PFF intensifies search for foreign coach

Alam Zeb Safi [THE NEWS]
Monday, October 31, 2011
KARACHI: Pakistan Football Federation (PFF) has stepped up its efforts to rope in a foreign coach ahead of the South Asian Football Federation (SAFF) Championship pencilled in for December 2-12 in New Delhi.

‘The News’ learnt here through sources that the PFF is likely to enter into a deal with a foreigner in few days. Although PFF officials did not confirm it, well-placed sources said that a Serbian or a Bulgarian will soon be landing in the Punjab capital for an interview.

But a top PFF official, however, denied any such development.

“We have not yet decided who will be called for an interview but we are striving to negotiate with a few foreigners,” the official said.

The negotiation is also in progress with a Brazilian and efforts are being made to convince him to bring down his demand.

“Personally, I like the Brazilian who has applied for the job but his demand is too high. We have written to him if he could be flexible and are waiting for his reply,” another PFF official said.

But this correspondent noted after a few days of correspondence with the authorities that they are more than eager to hire the services of a foreigner as soon as possible who will be given the responsibility not only to look after the senior team but also to work on the juniors.

“We will look, if a coach is rated high, then definitely he could be given incentives according to his calibre. He will also have to work on the youth,” the official said.

After Bahraini coach Salman Ahmad Sharida quit his job following the Asian Games in December 2006, Pakistan had to depend on home-grown coaches until February 2009 when Austrian coach George Kottan was brought in.

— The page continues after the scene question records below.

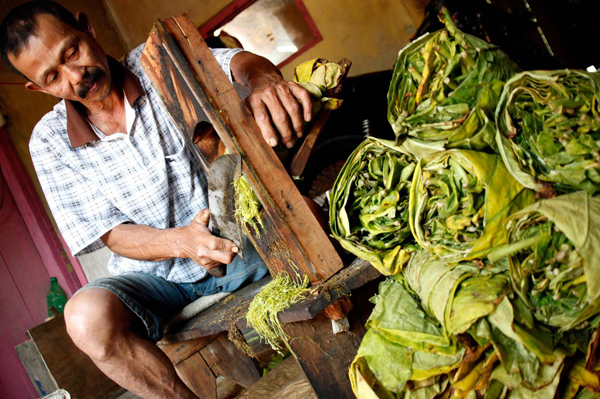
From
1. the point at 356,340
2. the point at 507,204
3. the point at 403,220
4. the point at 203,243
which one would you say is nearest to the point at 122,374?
the point at 203,243

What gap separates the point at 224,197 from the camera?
1529 millimetres

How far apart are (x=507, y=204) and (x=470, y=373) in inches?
17.6

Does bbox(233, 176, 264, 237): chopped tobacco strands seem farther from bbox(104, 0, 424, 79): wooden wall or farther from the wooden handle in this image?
bbox(104, 0, 424, 79): wooden wall

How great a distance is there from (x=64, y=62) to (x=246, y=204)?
140 centimetres

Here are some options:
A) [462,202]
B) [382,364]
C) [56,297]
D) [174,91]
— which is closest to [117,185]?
[174,91]

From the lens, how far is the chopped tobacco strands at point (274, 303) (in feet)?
4.66

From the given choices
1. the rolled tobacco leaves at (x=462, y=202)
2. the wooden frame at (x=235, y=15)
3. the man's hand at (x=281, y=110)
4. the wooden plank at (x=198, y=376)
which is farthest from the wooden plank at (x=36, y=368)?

Kottan, who is now working with the Asian football body (AFC) as Director Future Coaches Programme, was relieved after completing his one-year contract with the PFF in February 2010.

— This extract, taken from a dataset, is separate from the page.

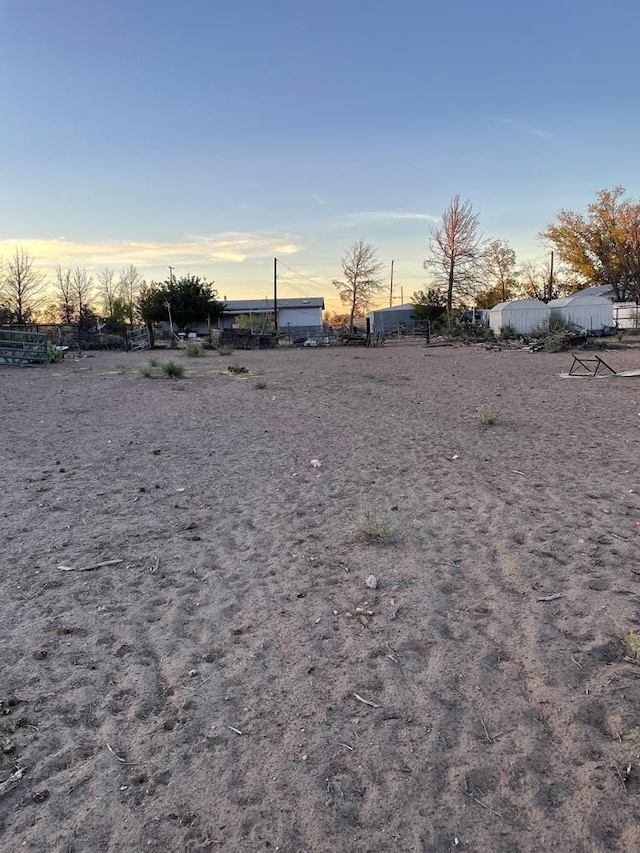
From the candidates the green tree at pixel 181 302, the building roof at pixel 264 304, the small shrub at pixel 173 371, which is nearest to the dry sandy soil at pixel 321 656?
the small shrub at pixel 173 371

Kottan had brought a marked improvement in the techniques of national players but under his supervision the team failed to achieve much on international circuit.

Then the PFF opted to hire the services of former English footballer Graham Roberts for a brief two-month period as a consultant through London-based sponsors. But soon after the Asian Games he also exited when the PFF could not offer him a fresh deal.

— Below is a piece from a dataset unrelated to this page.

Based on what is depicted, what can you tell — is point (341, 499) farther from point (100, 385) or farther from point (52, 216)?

Since January 15 this year Tariq Lutfi has been serving as head coach and under his supervision Pakistan featured in the AFC Challenge Cup qualifiers, Olympic Qualifiers, World Cup Qualifiers and a two-match home series against Palestine.

The PFF has already received fifty percent of the Rs20 million grant approved by the government and it looks evident that they would be able to make a deal with a foreigner.

Meanwhile, a PFF official said that no foreign applicant has shown any security concerns.

“It looks good that so far no foreign coach has shown security fears about working in Pakistan,” he said.

The timing of bringing a foreign coach seems awkward as the team kick-started its preparations for the SAFF Cup in Lahore on Sunday. Moreover, experts said that bringing a foreign coach at this stage will not serve any purpose as Pakistan have no important commitment both at youth and senior level in the next couple of years.